_The records_.

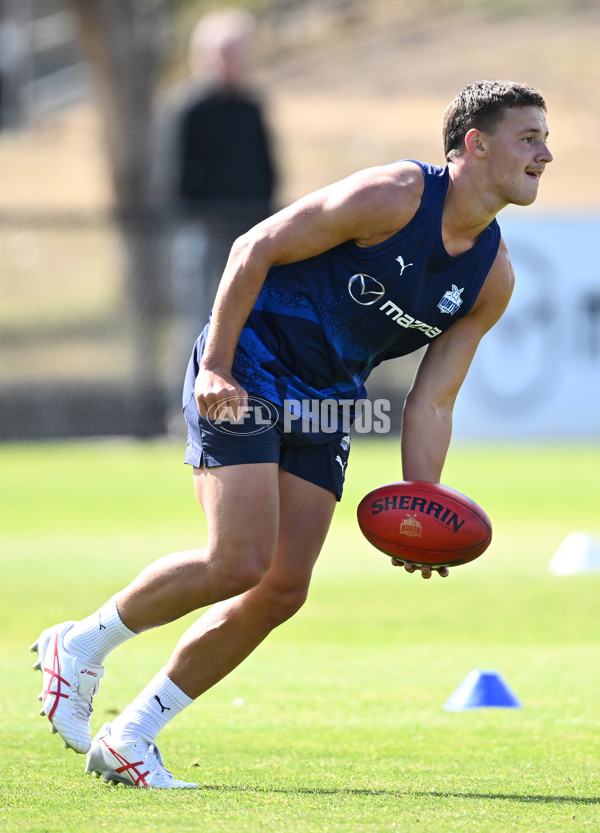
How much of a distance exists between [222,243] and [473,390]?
303 cm

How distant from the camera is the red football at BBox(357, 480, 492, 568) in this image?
15.1ft

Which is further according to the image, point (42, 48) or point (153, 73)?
point (42, 48)

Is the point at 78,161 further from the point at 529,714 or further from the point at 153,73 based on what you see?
the point at 529,714

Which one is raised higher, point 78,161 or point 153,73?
point 78,161

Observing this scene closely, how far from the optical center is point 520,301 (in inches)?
591

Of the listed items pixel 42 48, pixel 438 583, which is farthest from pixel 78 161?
pixel 438 583

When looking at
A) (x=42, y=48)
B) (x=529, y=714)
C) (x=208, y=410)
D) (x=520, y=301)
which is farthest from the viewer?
(x=42, y=48)

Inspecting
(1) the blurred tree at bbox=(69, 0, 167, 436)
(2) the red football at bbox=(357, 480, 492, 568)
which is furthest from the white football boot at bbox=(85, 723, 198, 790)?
(1) the blurred tree at bbox=(69, 0, 167, 436)

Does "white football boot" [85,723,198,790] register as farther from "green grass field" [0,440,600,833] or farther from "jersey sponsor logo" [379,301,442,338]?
"jersey sponsor logo" [379,301,442,338]

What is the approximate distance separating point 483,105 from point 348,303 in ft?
2.36

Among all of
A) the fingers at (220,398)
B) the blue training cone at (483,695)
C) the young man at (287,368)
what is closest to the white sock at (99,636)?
the young man at (287,368)

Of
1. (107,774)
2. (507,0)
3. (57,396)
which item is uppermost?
(507,0)

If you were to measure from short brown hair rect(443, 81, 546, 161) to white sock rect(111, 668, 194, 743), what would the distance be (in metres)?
1.83

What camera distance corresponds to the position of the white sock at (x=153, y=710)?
441 cm
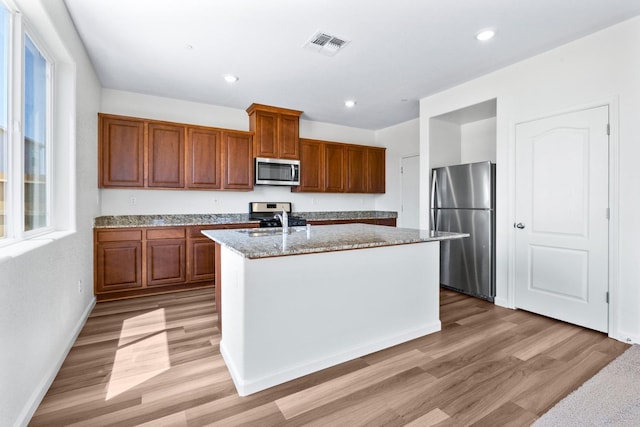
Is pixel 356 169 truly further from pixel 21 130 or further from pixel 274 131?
pixel 21 130

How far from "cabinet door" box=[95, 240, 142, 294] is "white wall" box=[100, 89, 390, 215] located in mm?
611

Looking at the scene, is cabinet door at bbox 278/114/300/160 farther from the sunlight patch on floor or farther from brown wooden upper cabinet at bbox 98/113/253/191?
the sunlight patch on floor

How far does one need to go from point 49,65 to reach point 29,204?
110 cm

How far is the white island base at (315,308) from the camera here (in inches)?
71.8

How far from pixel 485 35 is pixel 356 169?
3.09 meters

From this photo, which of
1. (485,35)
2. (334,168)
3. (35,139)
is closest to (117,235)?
(35,139)

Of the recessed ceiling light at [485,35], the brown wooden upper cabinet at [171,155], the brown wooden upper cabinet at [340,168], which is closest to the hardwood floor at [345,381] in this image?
the brown wooden upper cabinet at [171,155]

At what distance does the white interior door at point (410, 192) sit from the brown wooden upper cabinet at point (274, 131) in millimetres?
1987

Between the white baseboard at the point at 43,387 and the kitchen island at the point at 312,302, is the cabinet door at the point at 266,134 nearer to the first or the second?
the kitchen island at the point at 312,302

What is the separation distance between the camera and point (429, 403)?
5.56 ft

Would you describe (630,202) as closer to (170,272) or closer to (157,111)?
(170,272)

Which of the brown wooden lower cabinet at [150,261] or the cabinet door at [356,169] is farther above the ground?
the cabinet door at [356,169]

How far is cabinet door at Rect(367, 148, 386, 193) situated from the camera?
18.5ft

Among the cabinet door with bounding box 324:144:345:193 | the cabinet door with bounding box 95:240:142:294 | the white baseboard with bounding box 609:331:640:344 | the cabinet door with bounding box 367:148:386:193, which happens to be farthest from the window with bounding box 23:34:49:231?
the cabinet door with bounding box 367:148:386:193
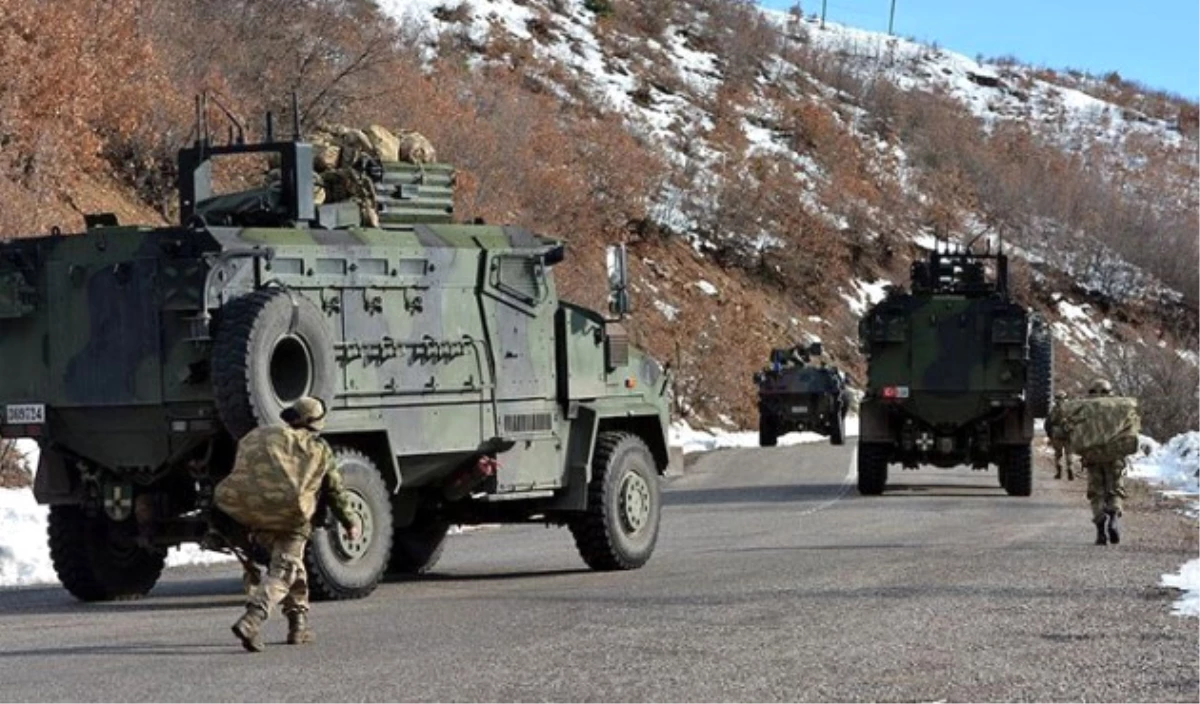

_Task_. Rewrite all the records above, changing every "white sock" to "white ankle sock" and keeping everything else the same. Leave the pictures out.

_Result_.
How much of a distance exists between [222,243] and [473,390]?
303 cm

How distant from the camera is the red football at BBox(357, 480, 492, 568) in this image?
15.1ft

Which is further according to the image, point (42, 48) or point (153, 73)?
point (42, 48)

Is the point at 78,161 further from the point at 529,714 or further from the point at 153,73 based on what you see?
the point at 529,714

Which one is raised higher, point 78,161 or point 153,73?
point 78,161

Observing this scene closely, how far from the optical center is point 520,301 (in inches)?
591

Of the listed items pixel 42 48, pixel 438 583, which is farthest from pixel 78 161?
pixel 438 583

When looking at
A) (x=42, y=48)
B) (x=529, y=714)
C) (x=208, y=410)
D) (x=520, y=301)
which is farthest from the viewer?
(x=42, y=48)

Inspecting
(1) the blurred tree at bbox=(69, 0, 167, 436)
(2) the red football at bbox=(357, 480, 492, 568)
which is furthest from the white football boot at bbox=(85, 723, 198, 790)?
(1) the blurred tree at bbox=(69, 0, 167, 436)

Does "white football boot" [85,723,198,790] register as farther from "green grass field" [0,440,600,833] or farther from "jersey sponsor logo" [379,301,442,338]?
"jersey sponsor logo" [379,301,442,338]

What is the approximate distance separating point 483,105 from point 348,303 in ft?
2.36

Among all of
A) the fingers at (220,398)
B) the blue training cone at (483,695)
C) the young man at (287,368)
what is closest to the white ankle sock at (99,636)?
the young man at (287,368)

Of
1. (107,774)
2. (507,0)
3. (57,396)
which item is uppermost?
(507,0)

If you were to measure from short brown hair rect(443, 81, 546, 161) to white ankle sock rect(111, 668, 194, 743), what would the distance be (in metres)?
1.83

What camera distance corresponds to the position of the white ankle sock at (x=153, y=710)?
441 cm
Is pixel 356 169 truly further from pixel 21 130 or further from pixel 274 131?
pixel 21 130

How far from "cabinet door" box=[95, 240, 142, 294] is "white wall" box=[100, 89, 390, 215] located in mm?
611

Looking at the scene, is cabinet door at bbox 278/114/300/160 farther from the sunlight patch on floor or farther from brown wooden upper cabinet at bbox 98/113/253/191?
the sunlight patch on floor

How far does one need to go from point 49,65 to reach point 29,204?
110 cm

How far is the white island base at (315,308) from the camera here (in inches)?
71.8

How far from pixel 485 35 is pixel 356 169?
3.09 meters

From this photo, which of
1. (485,35)
2. (334,168)
3. (35,139)
is closest to (117,235)?
(35,139)

Of the recessed ceiling light at [485,35], the brown wooden upper cabinet at [171,155], the brown wooden upper cabinet at [340,168], which is closest to the hardwood floor at [345,381] in this image?
the brown wooden upper cabinet at [171,155]

At what distance does the white interior door at point (410, 192) sit from the brown wooden upper cabinet at point (274, 131) in millimetres?
1987

Between the white baseboard at the point at 43,387 and the kitchen island at the point at 312,302, is the cabinet door at the point at 266,134 nearer to the first or the second?
the kitchen island at the point at 312,302

What is the separation distance between the camera and point (429, 403)?
5.56 ft

Would you describe (630,202) as closer to (170,272) or closer to (157,111)?
(170,272)

Which of the brown wooden lower cabinet at [150,261] or the cabinet door at [356,169] is farther above the ground?
the cabinet door at [356,169]

How far is cabinet door at Rect(367, 148, 386, 193) situated from the camera?
18.5ft

Among the cabinet door with bounding box 324:144:345:193 | the cabinet door with bounding box 95:240:142:294 | the white baseboard with bounding box 609:331:640:344 | the cabinet door with bounding box 367:148:386:193, which happens to be farthest from the window with bounding box 23:34:49:231?
the cabinet door with bounding box 367:148:386:193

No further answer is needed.